Directions for this task
Write out the listing in full, matching it word for word.
%%
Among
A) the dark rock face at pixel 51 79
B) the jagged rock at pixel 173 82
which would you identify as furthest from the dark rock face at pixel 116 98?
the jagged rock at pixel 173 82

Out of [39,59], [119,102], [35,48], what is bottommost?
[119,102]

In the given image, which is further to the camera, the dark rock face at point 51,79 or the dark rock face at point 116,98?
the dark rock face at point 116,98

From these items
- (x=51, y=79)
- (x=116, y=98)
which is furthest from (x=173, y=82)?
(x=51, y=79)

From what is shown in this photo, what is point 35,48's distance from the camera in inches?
%%
Output
Among
A) the dark rock face at pixel 51 79
B) the jagged rock at pixel 173 82
which would you identify as furthest from the dark rock face at pixel 116 98?
the jagged rock at pixel 173 82

Out of [39,59], [119,102], [35,48], what is bottommost?
[119,102]

In the given image, which is further to the camera, the dark rock face at point 51,79 or the dark rock face at point 116,98?
the dark rock face at point 116,98

From these items
- (x=51, y=79)
- (x=116, y=98)
which is furthest from (x=173, y=82)?
(x=51, y=79)

From what is shown in this photo, what is point 35,48's distance from the camera in inches?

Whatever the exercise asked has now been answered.